(Spatial relationship records)

=======

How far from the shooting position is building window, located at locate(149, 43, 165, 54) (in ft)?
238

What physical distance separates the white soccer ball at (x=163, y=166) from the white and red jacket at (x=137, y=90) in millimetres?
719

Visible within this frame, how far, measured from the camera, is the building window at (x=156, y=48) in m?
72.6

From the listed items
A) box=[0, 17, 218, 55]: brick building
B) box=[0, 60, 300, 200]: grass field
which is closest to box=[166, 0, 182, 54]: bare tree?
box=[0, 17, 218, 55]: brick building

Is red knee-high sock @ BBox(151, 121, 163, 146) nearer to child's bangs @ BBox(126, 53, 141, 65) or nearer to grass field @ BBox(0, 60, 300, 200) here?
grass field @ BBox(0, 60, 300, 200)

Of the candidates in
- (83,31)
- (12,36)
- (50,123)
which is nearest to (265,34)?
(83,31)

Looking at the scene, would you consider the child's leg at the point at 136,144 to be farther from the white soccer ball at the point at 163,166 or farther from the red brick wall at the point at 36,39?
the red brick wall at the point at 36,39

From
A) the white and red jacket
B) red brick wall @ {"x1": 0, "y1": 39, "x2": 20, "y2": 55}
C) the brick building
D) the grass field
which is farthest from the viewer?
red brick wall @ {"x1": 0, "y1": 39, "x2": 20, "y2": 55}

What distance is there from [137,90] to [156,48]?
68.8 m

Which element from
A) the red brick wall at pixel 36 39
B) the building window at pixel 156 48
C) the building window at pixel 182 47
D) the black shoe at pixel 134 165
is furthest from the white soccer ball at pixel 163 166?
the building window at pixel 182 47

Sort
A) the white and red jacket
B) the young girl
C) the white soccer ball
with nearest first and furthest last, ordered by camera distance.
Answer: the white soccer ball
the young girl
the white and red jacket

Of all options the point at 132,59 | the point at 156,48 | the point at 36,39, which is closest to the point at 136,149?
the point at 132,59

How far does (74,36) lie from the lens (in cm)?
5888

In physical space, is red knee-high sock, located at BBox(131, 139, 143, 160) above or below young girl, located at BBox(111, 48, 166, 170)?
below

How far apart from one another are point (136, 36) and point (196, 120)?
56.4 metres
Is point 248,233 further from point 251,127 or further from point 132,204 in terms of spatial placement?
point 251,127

=======

Exercise prompt
Update the listing by replacing every "knee-high sock" with "knee sock", and leave all other text unchanged.

Written response
How far from the shooting position is building window, located at locate(149, 43, 165, 54) (in ft)?
238

What physical distance separates the white soccer ball at (x=163, y=166) from the white and red jacket at (x=137, y=90) in millimetres?
719

Visible within this frame, how far, measured from the camera, is the building window at (x=156, y=48) in m?
72.6

From the listed items
A) box=[0, 17, 218, 55]: brick building
B) box=[0, 60, 300, 200]: grass field
which is closest to box=[166, 0, 182, 54]: bare tree?
box=[0, 17, 218, 55]: brick building

Is red knee sock @ BBox(151, 121, 163, 146) nearer to child's bangs @ BBox(126, 53, 141, 65) or nearer to grass field @ BBox(0, 60, 300, 200) here?
grass field @ BBox(0, 60, 300, 200)

Of the candidates in
- (83,31)
- (12,36)
- (50,123)
which is nearest to (265,34)?
(83,31)

Looking at the scene, would you consider the child's leg at the point at 136,144 to be farther from the white soccer ball at the point at 163,166 or farther from the red brick wall at the point at 36,39?
the red brick wall at the point at 36,39

From
A) the white and red jacket
B) red brick wall @ {"x1": 0, "y1": 39, "x2": 20, "y2": 55}
C) the brick building
D) the grass field
which is farthest from the viewer?
red brick wall @ {"x1": 0, "y1": 39, "x2": 20, "y2": 55}

What distance is there from [137,90] to [156,48]?
68.8 m

Which element from
A) the red brick wall at pixel 36 39
B) the building window at pixel 156 48
C) the building window at pixel 182 47
D) the black shoe at pixel 134 165
is furthest from the white soccer ball at pixel 163 166?
the building window at pixel 182 47

Sort
A) the white and red jacket
B) the young girl
C) the white soccer ball
with nearest first and furthest last, ordered by camera distance.
Answer: the white soccer ball
the young girl
the white and red jacket

Of all options the point at 132,59 | the point at 156,48 | the point at 36,39, which is closest to the point at 136,149?
the point at 132,59

How far does (74,36) lie from the lens (in cm)?
5888

In physical space, is red knee sock, located at BBox(131, 139, 143, 160) above or below young girl, located at BBox(111, 48, 166, 170)?
below

How far apart from one another are point (136, 36) and point (196, 120)?
56.4 metres
Is point 248,233 further from point 251,127 or further from point 132,204 in terms of spatial placement?
point 251,127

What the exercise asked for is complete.